MM. Fogg et Gibb devinrent, à ces mots, très perplexes et se
désignèrent, à la dérobée, deux photographies encastrées sur la
cheminée, dans le joint du miroir. Il semblait clair et d'après ces
portraits qu'Andrew dépeignait sa propre image et celle de son frère
Harris Wallholm, qu'on était d'ailleurs surpris de ne pas voir présent à
cette fête intime. Le récit pénétrait donc dans une situation bien
délicate... M. Johann Schelm, cependant, demeurait calme et
apparemment très distrait dans son fauteuil, tandis qu'Andrew
poursuivait sa narration avec une croissante furie de ton et de geste.
«--A quelles misères t'arrêtes-tu? dit le plus jeune tout interdit.
Qu'importe la figure? Notre âme est pareille.
«L'aîné haussa les épaules en un mouvement de rage mal maîtrisée.

«--Notre âme est pareille! Chimère qu'un Américain ne saurait
concevoir.
«--Ne sommes-nous donc pas de la même nation et du même sang!
«--Tu vas le savoir. Réponds! Que penses-tu de cet étranger toujours
présent dans notre maison?
«--L'associé de notre père? Oui, je sais qu'au fond du coeur, tu le hais.

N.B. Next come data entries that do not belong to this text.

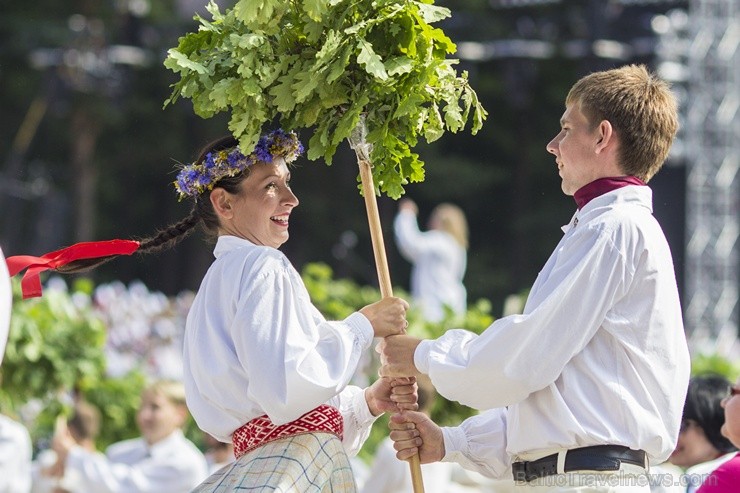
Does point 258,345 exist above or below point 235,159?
below

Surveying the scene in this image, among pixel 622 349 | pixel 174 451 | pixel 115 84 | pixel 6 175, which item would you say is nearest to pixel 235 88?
pixel 622 349

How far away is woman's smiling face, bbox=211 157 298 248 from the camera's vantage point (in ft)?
12.6

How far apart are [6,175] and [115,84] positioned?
2647 millimetres

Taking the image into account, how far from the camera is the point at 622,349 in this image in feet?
11.1

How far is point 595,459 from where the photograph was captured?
3336mm

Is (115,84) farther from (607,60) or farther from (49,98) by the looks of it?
(607,60)

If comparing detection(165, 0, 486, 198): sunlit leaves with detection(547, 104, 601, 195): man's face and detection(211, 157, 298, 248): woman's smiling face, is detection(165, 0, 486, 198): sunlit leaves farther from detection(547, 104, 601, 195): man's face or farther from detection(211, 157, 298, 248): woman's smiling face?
detection(547, 104, 601, 195): man's face

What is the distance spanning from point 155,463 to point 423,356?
3499mm

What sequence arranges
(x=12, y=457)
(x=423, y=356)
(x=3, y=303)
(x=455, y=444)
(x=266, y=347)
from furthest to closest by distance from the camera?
(x=12, y=457)
(x=455, y=444)
(x=423, y=356)
(x=266, y=347)
(x=3, y=303)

«--Oh! de toute ma haine, depuis l'extrême enfance, depuis une scène
funeste... qui est l'histoire de ta vie. Le père, à cette époque, était un
travailleur obstiné, sans cesse anxieux et rude, dont chacun avait peur.
L'autre, l'émigré, parlait habituellement à ma mère dans un langage de
douceur et de cajolerie sournoise qui soulevait mes répulsions d'instinct.
Il y eut drame un jour: Ma mère voilait son front de ses mains,
l'étranger montrait une attitude louche, je tremblais et pleurais au bruit
des menaces de mon père. Que s'était-il passé? Je ne pouvais
comprendre alors, mais tu naquis peu après, tu grandissais, je
t'observais avec une persistance d'abord inconsciente, puis volontaire,
et enfin la vérité se reconstruisit entière dans mon cerveau: La trahison
revivait en toi; elle éclatait dans ta ressemblance exacte, absolue,
ridicule, avec cet homme d'autre race.